Director: Dan Scanlon
I had prepared myself for a lesser Pixar event with the release of Onward, which was being compared to Finding Dory or The Good Dinosaur; great for regular movies, bottom of the barrel for what this animation studio is capable of. And I accepted that on face value because it sounded reasonable; not every movie can be WALL-E or Inside Out. But then I remembered something; I really REALLY liked Finding Dory and The Good Dinosaur, I actually thought they were better than most of the Toy Story franchise, so maybe Onward was made exactly for me and for my family. Turns out, it most definitely was. This film is everything that I want from the heartwarming entertainment genre: a standard recipe that still dares to explore, a kids flick that isn’t afraid to reach for the feels, an honest portrayal of emotions with the humor to make it easily palatable. I guess Disney did it again, and there’s no real reason that we should be surprised.
The world was once full of magic, but even something as wonderful as that can lose its popularity, and now magical creatures live very normal lives, complete with electricity, school, and theme restaurants. When young elf Ian turns 16, it’s revealed to him & his brother Barley that their dad was an amateur magician, before his untimely death. All the boys want is to see their dad one last time, and it seems that there’s a way; their dad left them with a magic staff and a spell that will bring him back for 24 hours. Problem is, when Ian tries the trick and discovers that he has the gift, the spell is only completed half way, meaning only half a father figure. He & Barley must now embark upon an ancient-style quest in order to finish the feat, reproduce their pop, and experience that which they’ve both been longing for.
Onward doesn’t need your caveat; it’s just plain good. It might not be as good as the top, top tier, but Pixar knows what they are doing, and they did it right again here, with a tale that’s literally fun for the whole family. Not only that, not only is it an entertaining time, but it also has the heart to pull the story onto that next level, where adults will find themselves shedding a small tear as they melt with nostalgia and/or regret. I choked up a bit at the end; there’s a powerful message being told and you don’t even realize it, not until the climax, and then you’re just at its mercy. Onward is all that emotion, with humor to compliment and an adventure to enjoy; the complete Disney package. Add in animation that will rival anything you’ve seen from this team before and you’re in for one heck on an after-school screening.

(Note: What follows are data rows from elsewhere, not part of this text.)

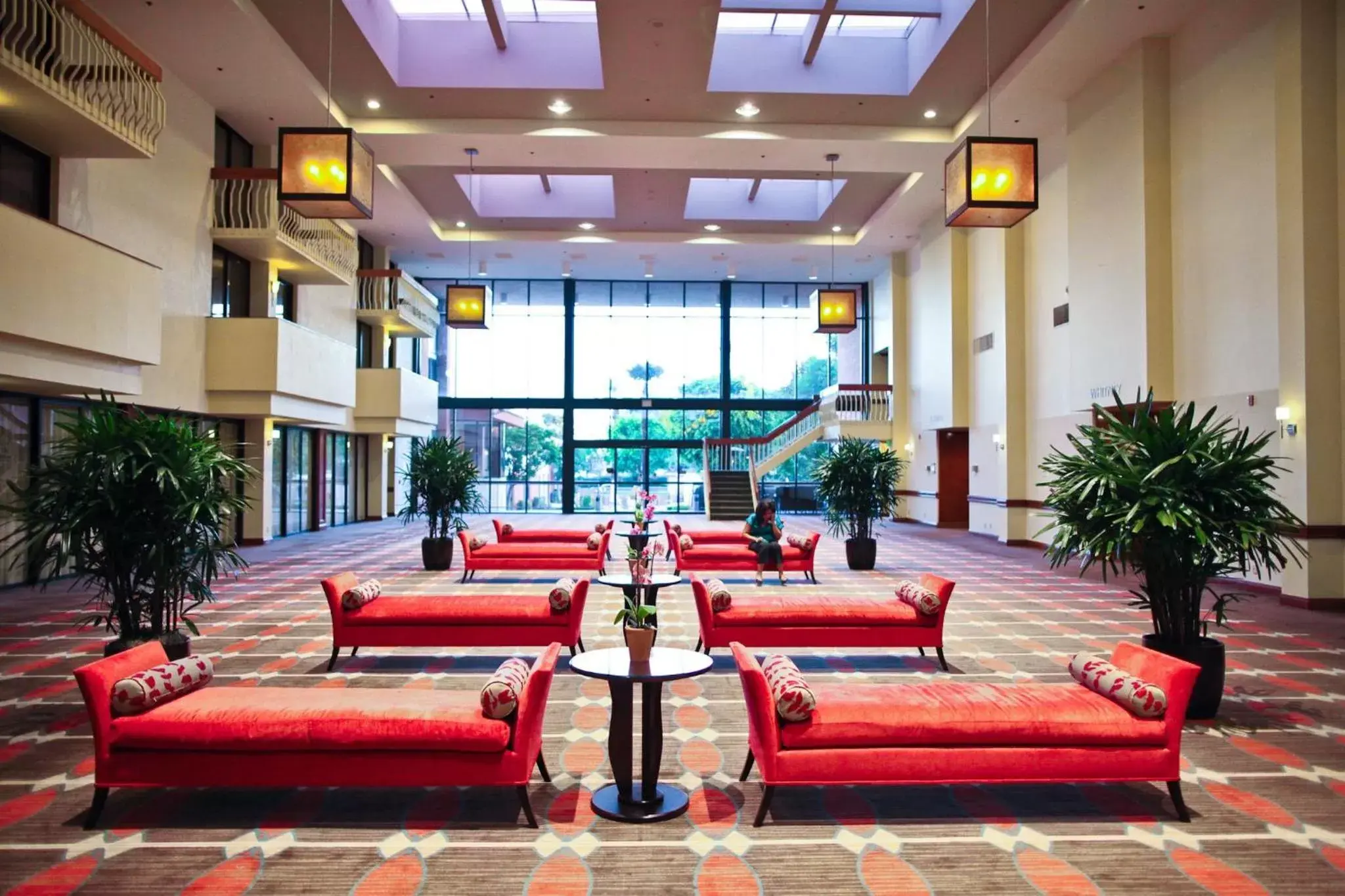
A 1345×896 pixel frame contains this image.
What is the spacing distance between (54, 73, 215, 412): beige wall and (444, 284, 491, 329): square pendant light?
429 cm

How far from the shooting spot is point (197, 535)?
5.48 m

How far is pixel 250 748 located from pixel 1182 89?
12015 millimetres

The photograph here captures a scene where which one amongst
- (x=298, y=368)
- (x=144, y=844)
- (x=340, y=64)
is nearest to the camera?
(x=144, y=844)

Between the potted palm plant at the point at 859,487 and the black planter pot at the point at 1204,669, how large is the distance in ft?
21.6

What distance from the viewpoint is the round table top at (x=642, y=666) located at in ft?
12.3

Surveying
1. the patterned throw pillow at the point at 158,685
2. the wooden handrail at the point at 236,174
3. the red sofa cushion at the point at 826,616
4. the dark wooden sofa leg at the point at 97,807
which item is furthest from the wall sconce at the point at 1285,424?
the wooden handrail at the point at 236,174

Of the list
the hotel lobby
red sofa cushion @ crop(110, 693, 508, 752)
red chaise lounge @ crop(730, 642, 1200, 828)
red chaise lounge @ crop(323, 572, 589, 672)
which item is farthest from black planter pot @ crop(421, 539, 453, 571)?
red chaise lounge @ crop(730, 642, 1200, 828)

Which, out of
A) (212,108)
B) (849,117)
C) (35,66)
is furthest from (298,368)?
(849,117)

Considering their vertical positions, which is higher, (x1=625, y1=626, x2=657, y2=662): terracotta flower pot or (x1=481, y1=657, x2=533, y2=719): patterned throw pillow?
(x1=625, y1=626, x2=657, y2=662): terracotta flower pot

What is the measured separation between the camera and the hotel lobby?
372 cm

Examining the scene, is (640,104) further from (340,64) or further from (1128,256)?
(1128,256)

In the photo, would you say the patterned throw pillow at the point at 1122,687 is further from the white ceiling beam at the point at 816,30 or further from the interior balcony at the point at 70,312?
the white ceiling beam at the point at 816,30

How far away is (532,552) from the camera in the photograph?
10.5m

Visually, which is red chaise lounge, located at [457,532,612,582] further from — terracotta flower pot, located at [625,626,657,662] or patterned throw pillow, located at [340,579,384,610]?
terracotta flower pot, located at [625,626,657,662]
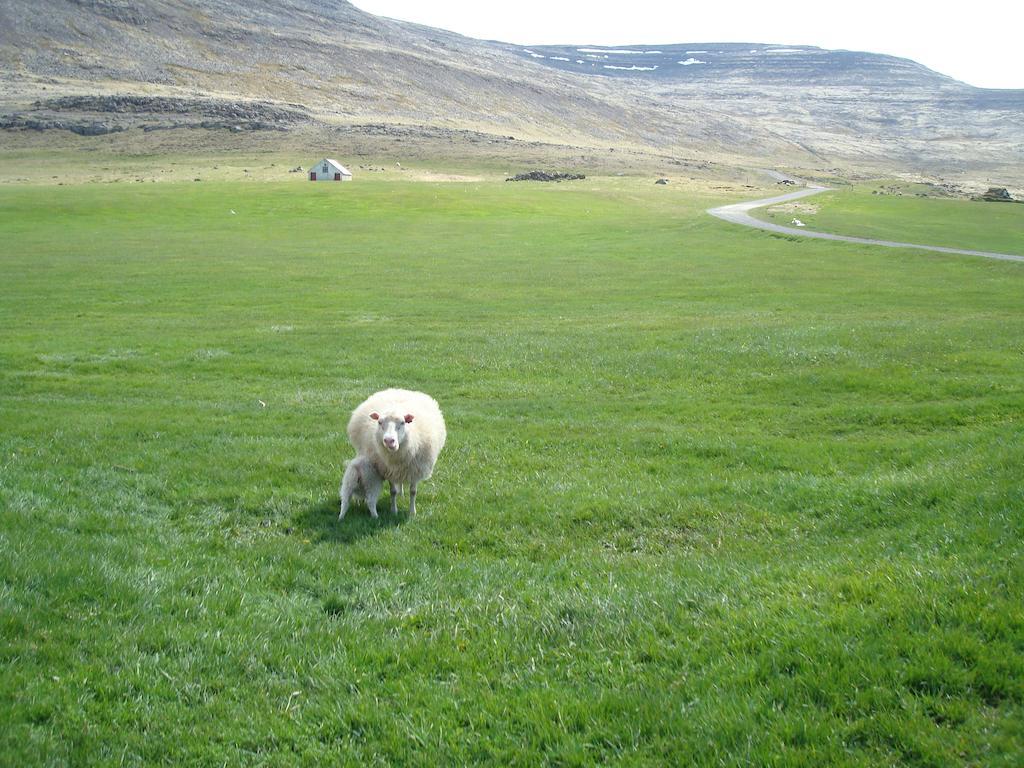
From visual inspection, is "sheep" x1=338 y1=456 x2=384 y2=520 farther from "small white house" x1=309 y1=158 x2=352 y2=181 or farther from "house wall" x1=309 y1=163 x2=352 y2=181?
"house wall" x1=309 y1=163 x2=352 y2=181

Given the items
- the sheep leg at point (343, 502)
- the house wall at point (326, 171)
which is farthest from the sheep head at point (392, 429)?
the house wall at point (326, 171)

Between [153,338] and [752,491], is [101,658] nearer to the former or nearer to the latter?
[752,491]

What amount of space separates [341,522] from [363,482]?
2.45 ft

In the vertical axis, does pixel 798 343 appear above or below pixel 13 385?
above

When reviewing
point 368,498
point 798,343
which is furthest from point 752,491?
point 798,343

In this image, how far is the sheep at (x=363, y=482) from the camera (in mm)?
11828

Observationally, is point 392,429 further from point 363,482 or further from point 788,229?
point 788,229

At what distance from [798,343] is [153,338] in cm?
2180

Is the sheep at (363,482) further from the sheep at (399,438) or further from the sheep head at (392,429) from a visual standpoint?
the sheep head at (392,429)

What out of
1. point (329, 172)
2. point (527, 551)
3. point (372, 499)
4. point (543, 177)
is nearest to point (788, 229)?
point (543, 177)

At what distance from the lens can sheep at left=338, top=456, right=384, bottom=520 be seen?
1183 centimetres

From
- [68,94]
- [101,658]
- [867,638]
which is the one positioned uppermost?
[68,94]

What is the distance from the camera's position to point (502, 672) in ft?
22.6

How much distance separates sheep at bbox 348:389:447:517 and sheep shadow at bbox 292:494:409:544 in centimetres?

The family plot arc is what drives the emotion, and it’s what got to me. But it’s Chris Pratt who drives the characters down the right path with his tenor, and he who becomes the shining star of the film. Think what you want of him off screen, and I can say I have my issues with his religion, but on screen he is a delight; think Emmet from The Lego Movie, cause, duh. Tom Holland is also great, Spider-Man and Star-Lord teaming up once again, and they really do make a nice pair. The rest of the cast is intriguing at least: Julia Louis-Dreyfus & Mel Rodriguez are spectacular, Octavia Spencer struggles, there’s an openly gay role which I applaud, some other minor cameos. All in all a good cast with great leads, not a group of celebrities that will go down in cinematic history. But they didn’t need to; the movie speaks for itself with its magic, its clever construction, and with its underlying heart, a message that marvelously moves the plot toward an extremely exciting conclusion. You never can tell, but I don’t project Onward to win any Academy Awards, but that’s not all there is; families will fall in love with this film for all the things it does right, and it’s quite a long list.